- WORK INSTRUCTION A: Quote the blood therapy article, starting at the words "Doctors determined that" and stopping after "repair the injury.".
- WORK INSTRUCTION B: Can you continue the blood therapy article from the point where it ends?

- SELECTED TEXT:

Health Team

Blood therapy helps heal muscles

A new blood therapy is helping athletes and weekend warriors alike avoid surgery for muscle strains and tendon tears.

Posted Updated

NEW YORK — A new blood therapy is helping athletes and weekend warriors alike avoid surgery for muscle strains and tendon tears.

Richmond Bradshaw, 18, dreamed of playing college football but got sidelined by a knee injury.

"It feels like someone is stabbing me in my knee when I walk," he said. 

Doctors determined that small tears in a tendon in Bradshaw's knee were causing the pain.

Before resorting to surgery, Dr. Dennis Cardone, with the New York University Hospital for Joint Diseases, tried a new therapy using Bradshaw's own blood to repair the injury.

In that new therapy, an injured person's blood is put in a machine that separates out the platelets. The platelets are "where the healing and growth factors," Cardone said.

The platelets are then injected into the knee, where they are expected to jump start the tears into mending themselves.

"It enhances the body's own healing powers," Cardone said.

Stored data entries:

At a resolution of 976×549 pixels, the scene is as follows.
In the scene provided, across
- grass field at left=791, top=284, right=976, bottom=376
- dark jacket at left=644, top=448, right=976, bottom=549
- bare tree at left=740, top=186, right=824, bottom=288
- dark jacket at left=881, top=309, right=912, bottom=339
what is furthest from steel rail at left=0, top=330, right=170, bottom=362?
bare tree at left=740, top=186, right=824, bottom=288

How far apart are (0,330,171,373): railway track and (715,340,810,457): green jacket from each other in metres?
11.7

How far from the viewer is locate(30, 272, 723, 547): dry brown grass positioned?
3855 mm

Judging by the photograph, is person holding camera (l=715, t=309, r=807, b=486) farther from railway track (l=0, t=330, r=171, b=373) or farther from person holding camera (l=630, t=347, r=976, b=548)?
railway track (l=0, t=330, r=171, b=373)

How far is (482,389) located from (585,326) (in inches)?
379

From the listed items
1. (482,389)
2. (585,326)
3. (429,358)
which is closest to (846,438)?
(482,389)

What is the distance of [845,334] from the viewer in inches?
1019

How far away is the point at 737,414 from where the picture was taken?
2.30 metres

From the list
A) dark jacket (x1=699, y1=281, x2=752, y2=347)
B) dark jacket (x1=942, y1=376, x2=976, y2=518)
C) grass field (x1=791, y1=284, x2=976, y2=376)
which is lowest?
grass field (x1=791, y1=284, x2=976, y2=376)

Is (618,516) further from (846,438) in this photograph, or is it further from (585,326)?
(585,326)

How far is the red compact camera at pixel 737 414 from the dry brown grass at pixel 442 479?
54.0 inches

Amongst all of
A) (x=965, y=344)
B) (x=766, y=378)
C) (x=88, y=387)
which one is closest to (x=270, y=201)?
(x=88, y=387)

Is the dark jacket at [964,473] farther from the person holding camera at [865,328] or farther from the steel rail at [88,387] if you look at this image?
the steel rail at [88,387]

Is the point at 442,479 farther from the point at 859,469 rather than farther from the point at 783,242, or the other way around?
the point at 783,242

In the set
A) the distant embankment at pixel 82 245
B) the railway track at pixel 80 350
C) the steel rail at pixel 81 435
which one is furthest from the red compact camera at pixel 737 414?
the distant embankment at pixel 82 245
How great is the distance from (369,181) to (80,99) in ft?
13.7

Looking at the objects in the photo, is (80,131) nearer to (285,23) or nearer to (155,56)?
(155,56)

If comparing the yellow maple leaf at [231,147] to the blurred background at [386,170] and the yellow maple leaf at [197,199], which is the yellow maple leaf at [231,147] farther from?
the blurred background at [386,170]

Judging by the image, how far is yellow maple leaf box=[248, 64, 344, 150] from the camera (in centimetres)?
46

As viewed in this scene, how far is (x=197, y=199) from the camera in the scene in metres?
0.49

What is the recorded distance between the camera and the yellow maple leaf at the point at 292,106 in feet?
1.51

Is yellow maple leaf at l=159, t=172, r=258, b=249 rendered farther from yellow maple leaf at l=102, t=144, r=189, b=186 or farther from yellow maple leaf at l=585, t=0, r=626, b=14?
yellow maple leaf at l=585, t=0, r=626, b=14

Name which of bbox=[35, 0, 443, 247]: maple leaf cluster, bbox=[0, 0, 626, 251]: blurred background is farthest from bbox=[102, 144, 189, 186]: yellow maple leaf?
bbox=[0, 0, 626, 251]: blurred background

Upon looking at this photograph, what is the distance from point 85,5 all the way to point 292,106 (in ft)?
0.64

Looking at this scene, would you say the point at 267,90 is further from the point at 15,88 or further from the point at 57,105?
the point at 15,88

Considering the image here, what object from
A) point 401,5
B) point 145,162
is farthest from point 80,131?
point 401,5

- EXERCISE ANSWER A:
Doctors determined that small tears in a tendon in Bradshaw's knee were causing the pain.

Before resorting to surgery, Dr. Dennis Cardone, with the New York University Hospital for Joint Diseases, tried a new therapy using Bradshaw's own blood to repair the injury.

- EXERCISE ANSWER B:
The same blood platelet treatment has been used for several years to improve wound healing and in bone grafting procedures. Recently, orthopedic surgeons and sports medicine specialists have started using it to repair tendons, ligaments and muscle.

Since it's relatively new, it's unclear how effective the procedure is. A small study found about 20 percent of the time it didn't work.

The relatively inexpensive therapy is gaining in popularity among doctors and professional athletes.

Last season, it helped Pittsburgh Steelers Hines Ward and Troy Polamalu heal from their injuries in time to play in the Super Bowl.

Bradshaw said he hopes the therapy helps get him back in the game, too.

"I just want to get back to 100 percent and get back on the field and do what I love to do," he said.